Excerpts from a spatial dataset:
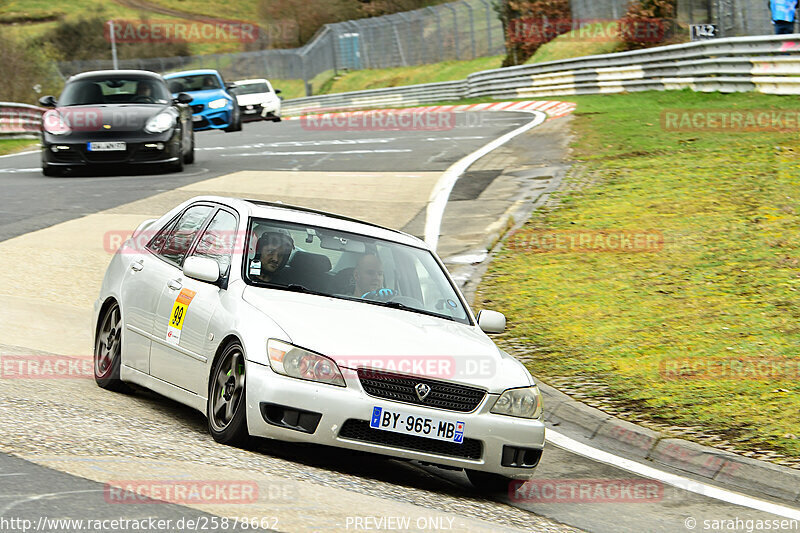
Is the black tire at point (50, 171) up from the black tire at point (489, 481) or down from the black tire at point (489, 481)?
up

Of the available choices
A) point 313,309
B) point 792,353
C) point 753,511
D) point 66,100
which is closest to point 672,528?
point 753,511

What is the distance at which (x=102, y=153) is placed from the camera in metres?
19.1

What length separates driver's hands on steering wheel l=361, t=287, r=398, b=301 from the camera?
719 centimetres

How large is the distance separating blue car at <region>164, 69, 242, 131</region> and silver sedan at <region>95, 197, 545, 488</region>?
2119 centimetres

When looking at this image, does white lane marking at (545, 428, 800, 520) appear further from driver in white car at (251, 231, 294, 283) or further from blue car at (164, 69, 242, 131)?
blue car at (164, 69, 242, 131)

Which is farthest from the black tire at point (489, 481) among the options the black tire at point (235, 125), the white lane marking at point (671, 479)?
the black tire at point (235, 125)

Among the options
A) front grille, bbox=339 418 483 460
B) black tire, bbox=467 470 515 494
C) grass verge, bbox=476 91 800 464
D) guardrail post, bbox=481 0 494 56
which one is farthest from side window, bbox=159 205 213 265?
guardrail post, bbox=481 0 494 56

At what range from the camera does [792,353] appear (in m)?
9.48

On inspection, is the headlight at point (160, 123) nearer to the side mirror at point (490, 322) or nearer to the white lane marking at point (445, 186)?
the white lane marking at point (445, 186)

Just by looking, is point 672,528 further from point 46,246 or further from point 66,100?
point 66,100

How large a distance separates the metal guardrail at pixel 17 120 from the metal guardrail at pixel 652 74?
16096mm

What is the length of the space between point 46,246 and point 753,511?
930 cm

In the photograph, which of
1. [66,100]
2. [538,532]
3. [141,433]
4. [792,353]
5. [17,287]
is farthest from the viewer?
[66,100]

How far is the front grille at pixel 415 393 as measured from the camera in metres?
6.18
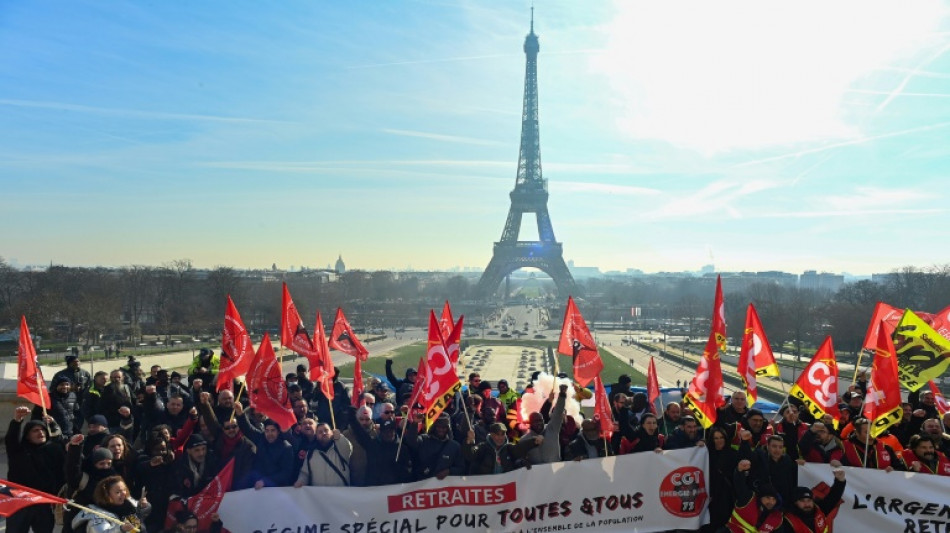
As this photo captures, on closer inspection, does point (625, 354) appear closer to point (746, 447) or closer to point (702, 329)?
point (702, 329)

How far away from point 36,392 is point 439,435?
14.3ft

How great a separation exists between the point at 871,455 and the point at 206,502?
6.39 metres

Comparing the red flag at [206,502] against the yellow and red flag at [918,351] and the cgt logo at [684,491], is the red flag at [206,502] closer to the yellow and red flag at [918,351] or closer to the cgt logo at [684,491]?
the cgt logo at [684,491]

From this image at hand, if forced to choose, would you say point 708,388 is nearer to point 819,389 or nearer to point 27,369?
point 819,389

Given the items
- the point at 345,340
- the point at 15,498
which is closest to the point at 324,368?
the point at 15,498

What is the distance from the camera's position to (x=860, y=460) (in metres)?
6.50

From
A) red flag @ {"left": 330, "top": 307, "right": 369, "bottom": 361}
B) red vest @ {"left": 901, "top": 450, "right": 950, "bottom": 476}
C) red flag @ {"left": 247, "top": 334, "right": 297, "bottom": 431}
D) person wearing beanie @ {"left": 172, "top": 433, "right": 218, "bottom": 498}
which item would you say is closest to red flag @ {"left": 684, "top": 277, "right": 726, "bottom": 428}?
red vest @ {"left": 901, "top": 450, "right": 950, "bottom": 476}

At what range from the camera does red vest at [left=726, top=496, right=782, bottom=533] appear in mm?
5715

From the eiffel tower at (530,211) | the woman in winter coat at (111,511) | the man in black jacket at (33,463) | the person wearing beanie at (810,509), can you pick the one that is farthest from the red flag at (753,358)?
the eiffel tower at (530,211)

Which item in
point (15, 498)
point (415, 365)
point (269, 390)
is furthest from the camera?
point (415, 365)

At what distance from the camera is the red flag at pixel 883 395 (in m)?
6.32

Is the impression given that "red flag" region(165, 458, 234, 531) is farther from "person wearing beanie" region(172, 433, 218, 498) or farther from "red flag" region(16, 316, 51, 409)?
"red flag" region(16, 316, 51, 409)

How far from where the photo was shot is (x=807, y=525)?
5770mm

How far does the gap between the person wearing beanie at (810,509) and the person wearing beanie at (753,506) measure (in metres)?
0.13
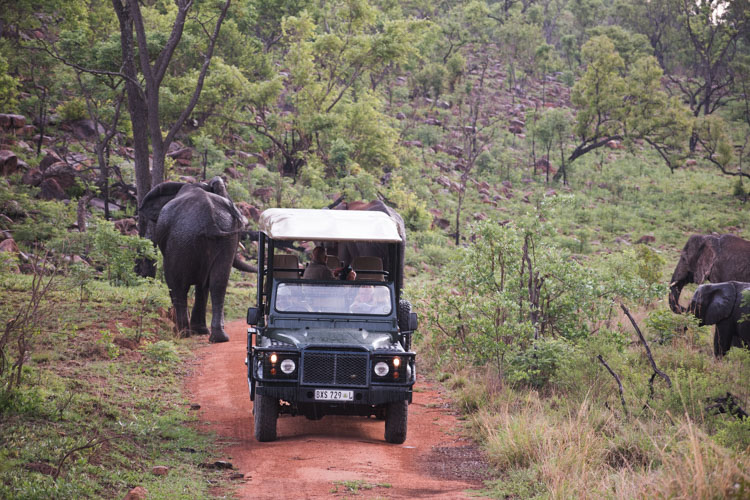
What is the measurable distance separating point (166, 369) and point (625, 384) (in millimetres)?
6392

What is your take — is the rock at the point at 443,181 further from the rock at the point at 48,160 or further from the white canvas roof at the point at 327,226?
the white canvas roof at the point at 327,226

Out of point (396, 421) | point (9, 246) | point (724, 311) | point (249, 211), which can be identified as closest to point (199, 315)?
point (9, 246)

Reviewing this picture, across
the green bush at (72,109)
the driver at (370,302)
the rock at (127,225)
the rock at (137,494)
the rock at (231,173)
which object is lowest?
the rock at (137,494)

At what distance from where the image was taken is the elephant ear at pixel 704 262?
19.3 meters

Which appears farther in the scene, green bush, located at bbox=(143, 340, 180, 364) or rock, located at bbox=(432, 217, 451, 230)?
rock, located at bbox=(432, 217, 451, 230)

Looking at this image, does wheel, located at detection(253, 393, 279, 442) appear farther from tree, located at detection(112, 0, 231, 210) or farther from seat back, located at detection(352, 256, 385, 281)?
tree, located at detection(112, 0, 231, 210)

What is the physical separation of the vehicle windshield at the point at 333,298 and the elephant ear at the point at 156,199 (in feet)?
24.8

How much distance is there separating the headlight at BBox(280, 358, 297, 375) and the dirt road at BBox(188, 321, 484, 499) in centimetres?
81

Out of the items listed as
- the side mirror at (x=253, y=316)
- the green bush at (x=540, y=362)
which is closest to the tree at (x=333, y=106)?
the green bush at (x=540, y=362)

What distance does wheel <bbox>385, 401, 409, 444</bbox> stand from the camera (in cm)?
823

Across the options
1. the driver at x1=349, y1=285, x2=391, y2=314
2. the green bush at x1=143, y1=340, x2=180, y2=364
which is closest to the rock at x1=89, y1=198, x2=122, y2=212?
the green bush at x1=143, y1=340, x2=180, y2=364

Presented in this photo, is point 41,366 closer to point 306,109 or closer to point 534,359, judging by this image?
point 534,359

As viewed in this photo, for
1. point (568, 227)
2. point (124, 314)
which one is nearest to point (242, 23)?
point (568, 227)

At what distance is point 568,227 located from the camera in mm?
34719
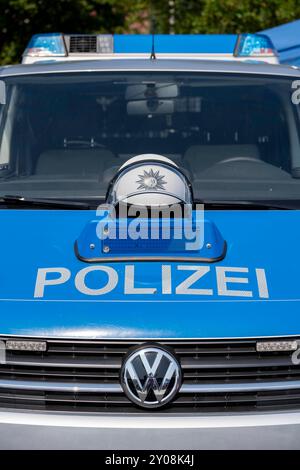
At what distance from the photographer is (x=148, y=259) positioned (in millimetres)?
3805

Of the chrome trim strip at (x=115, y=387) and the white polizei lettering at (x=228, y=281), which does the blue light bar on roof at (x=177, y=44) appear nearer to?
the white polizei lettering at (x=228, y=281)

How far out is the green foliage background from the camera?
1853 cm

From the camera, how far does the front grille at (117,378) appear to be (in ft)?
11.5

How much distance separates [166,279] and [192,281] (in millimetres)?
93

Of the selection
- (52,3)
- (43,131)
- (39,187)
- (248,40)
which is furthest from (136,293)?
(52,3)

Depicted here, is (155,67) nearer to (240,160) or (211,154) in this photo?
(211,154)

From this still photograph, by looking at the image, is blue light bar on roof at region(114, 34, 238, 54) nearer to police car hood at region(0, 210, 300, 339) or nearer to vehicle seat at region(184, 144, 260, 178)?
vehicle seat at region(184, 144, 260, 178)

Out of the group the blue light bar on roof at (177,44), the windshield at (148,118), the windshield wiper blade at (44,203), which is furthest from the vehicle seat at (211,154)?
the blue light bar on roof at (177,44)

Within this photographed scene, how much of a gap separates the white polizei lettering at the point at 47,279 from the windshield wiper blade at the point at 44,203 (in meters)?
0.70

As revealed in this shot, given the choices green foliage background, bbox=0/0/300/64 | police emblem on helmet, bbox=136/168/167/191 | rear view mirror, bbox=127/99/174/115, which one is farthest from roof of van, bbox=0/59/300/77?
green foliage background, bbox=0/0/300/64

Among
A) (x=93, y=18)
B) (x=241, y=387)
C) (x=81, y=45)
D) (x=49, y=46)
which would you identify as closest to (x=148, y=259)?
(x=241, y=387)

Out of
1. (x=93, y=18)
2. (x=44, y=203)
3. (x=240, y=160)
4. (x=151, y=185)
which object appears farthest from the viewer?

[The exercise]
Can you render the records, starting at the line that contains "As this photo" and ending at the line that contains "6.39 metres", as a two-column CSV with the headers text and answer? Give one row per record, put each field in double quotes, and turn any line breaks into spaces.

[Solution]
text,answer
"As this photo captures, on closer inspection, does point (625, 354) appear closer to point (746, 447) or closer to point (702, 329)?","point (702, 329)"
"How far away from point 36,392 is point 439,435?","14.3ft"
"How great a separation exists between the point at 871,455 and the point at 206,502?","6.39 metres"